= Dorothy Rogers =

Dorothy Rogers (1882-1952) was a famed creator of miniature needlework carpets exhibited during her lifetime and avidly collected after her death. Rogers began her lifetime obsession in her twenties while building a dollhouse for her young daughter. Her husband, an English army Colonel stationed in India, soon joined her in her craft, and the two spent decades engaged in intensive collaborative research and innovation. Rogers modeled many carpets on existing examples in prominent British collections (exploring Turkish, Shirvan, Caucasian, Daghestan, Hamadan, Khamseh, and Baluchi designs) while providing subtle alterations to existing styles. A number of Rogers' carpets contain personalized and possibly coded inscriptions.

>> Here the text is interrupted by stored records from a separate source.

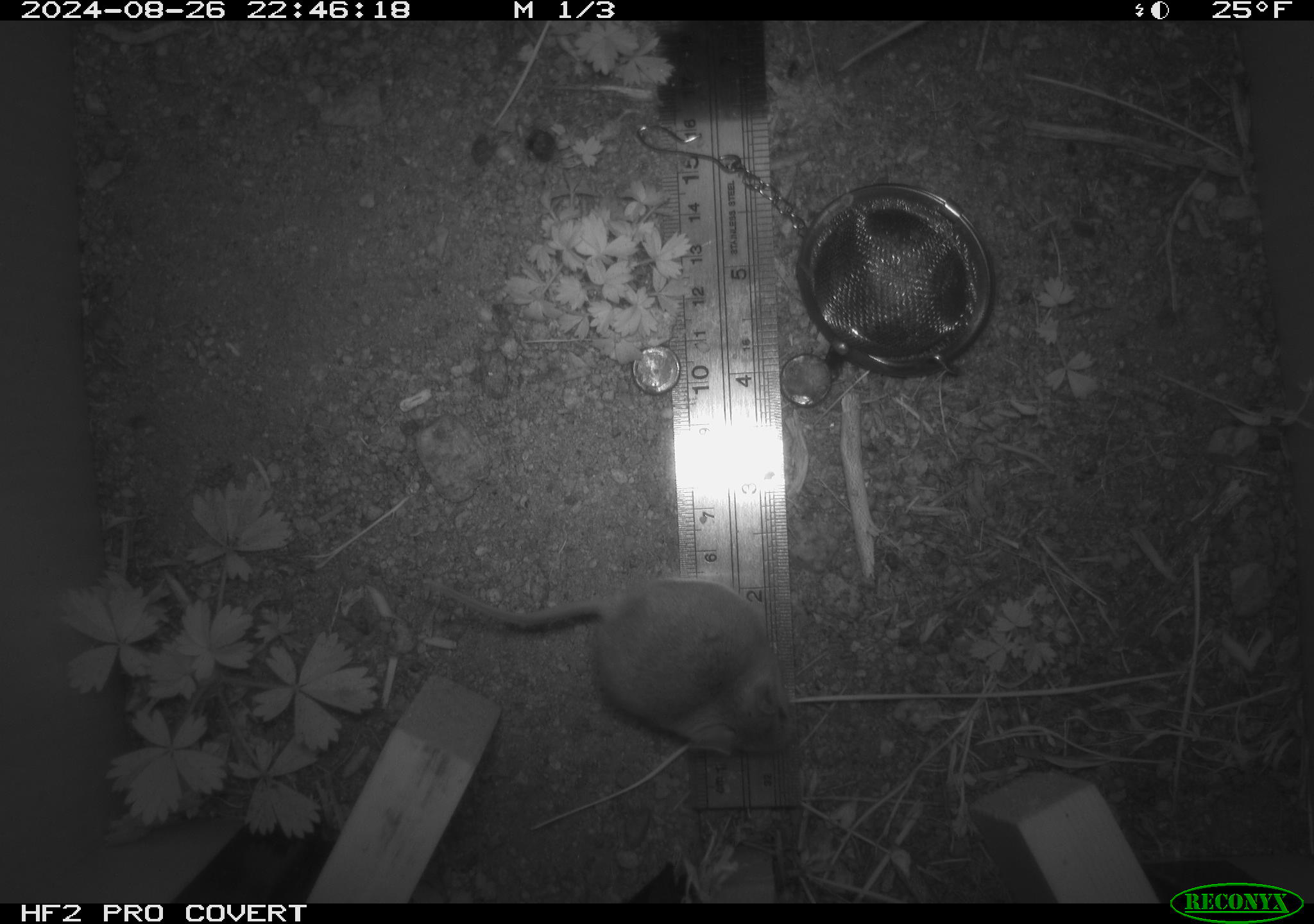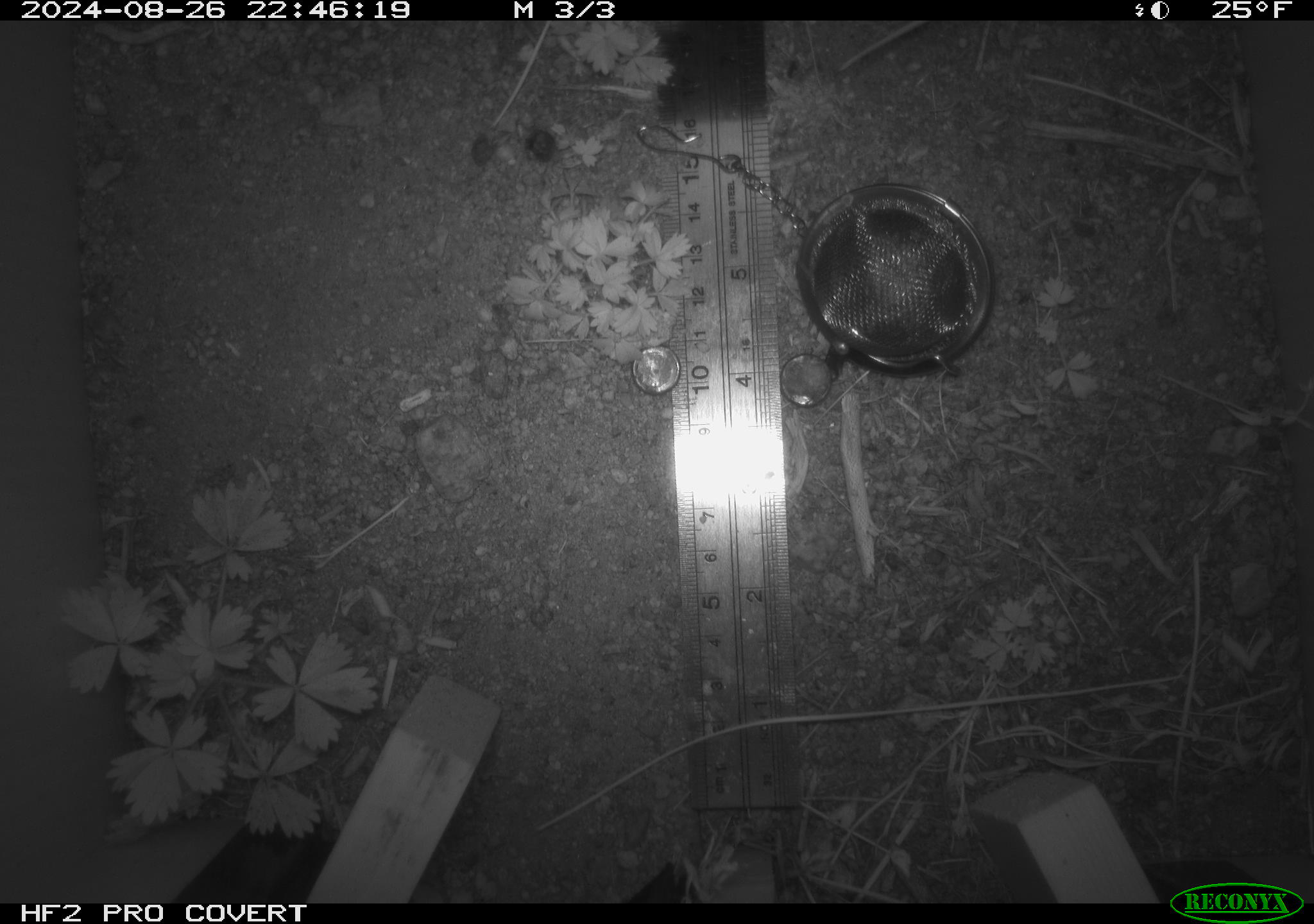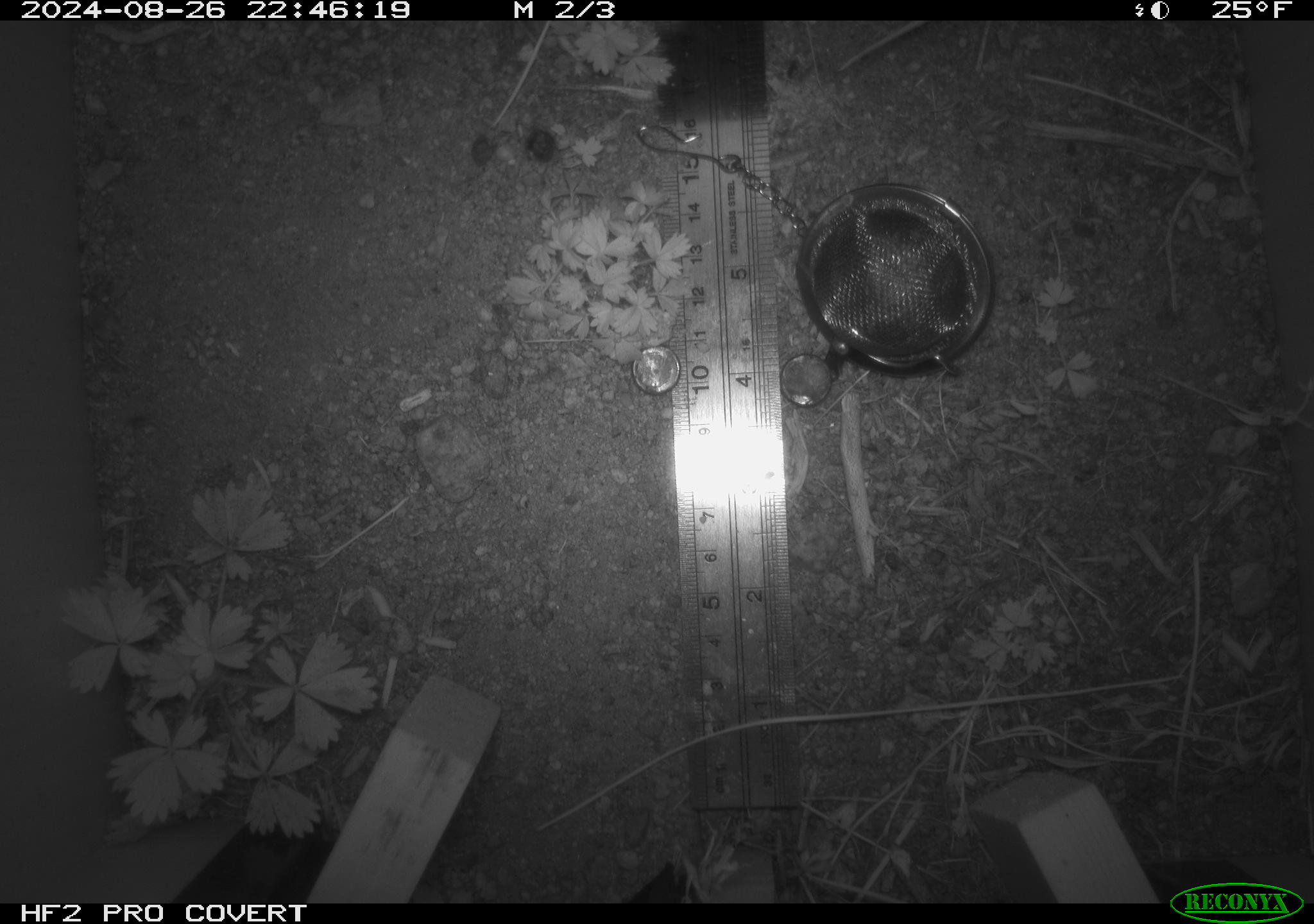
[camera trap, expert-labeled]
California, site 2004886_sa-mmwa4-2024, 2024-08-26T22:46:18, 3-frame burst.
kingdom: Animalia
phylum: Chordata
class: Mammalia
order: Rodentia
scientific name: Rodentia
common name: mouse species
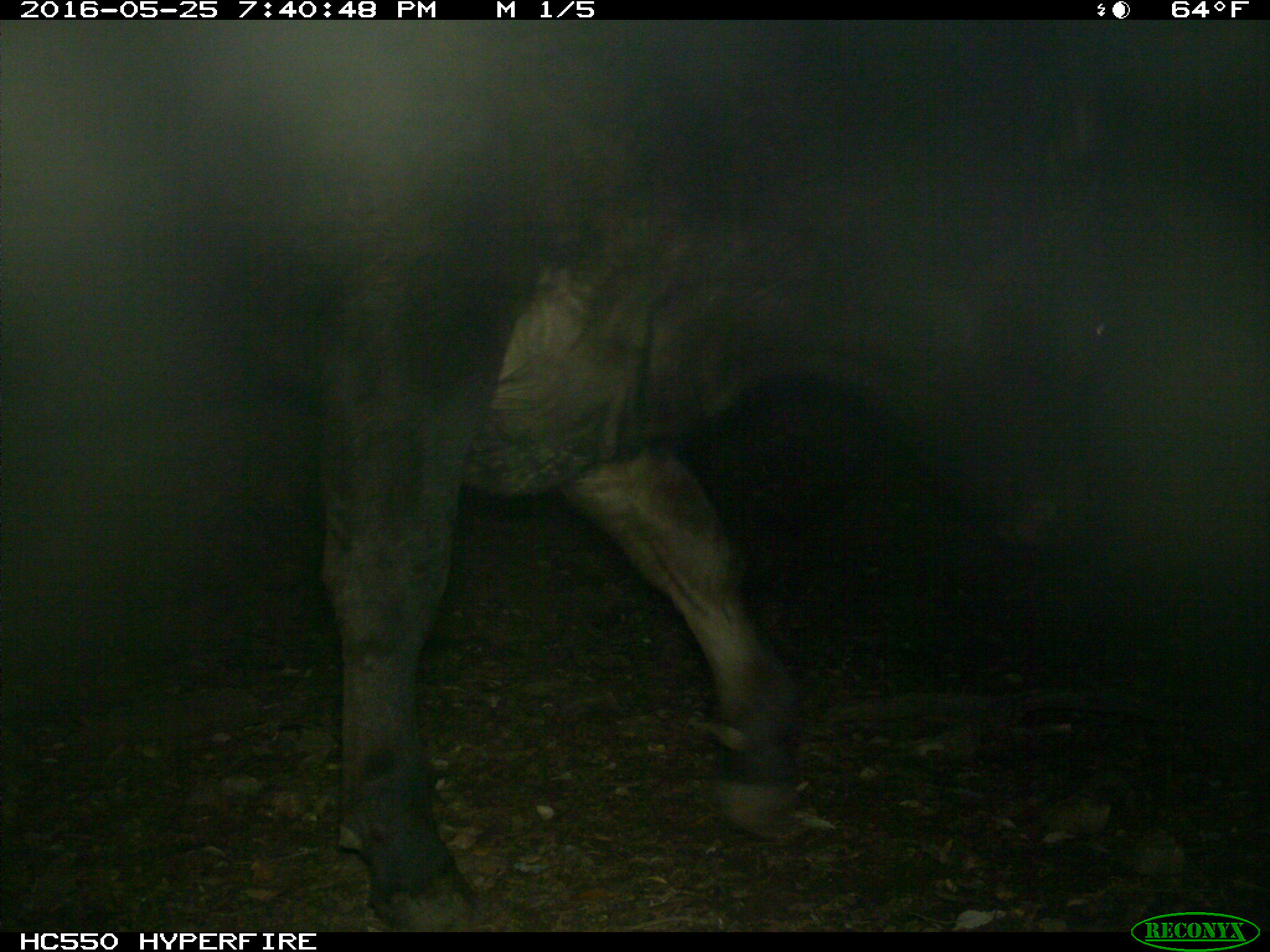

Rogers' carpets were purchased by major collectors of the time including Queen Mary, who exhibited them in her celebrated Dolls' house. An April 1947 feature article in The Illustrated London News describes Rogers' "enchanting rugs" as "miracles of fine beauty and craftsmanship" which "may well be said to exceed in precise craftsmanship even the exquisite French tapestries" then on display at the Victoria and Albert Museum. Rogers' carpets typically average between 250 and 400 stitches per square centimeter (1600 to 2500 stitches per square inch) and are worked in wool upon a fine canvas backing.

Although Dorothy Rogers' own dollhouse has long since ceased to exist, many of its carpets and furnishings were exhibited and auctioned in March 1985 by Spink & Son Ltd. in London.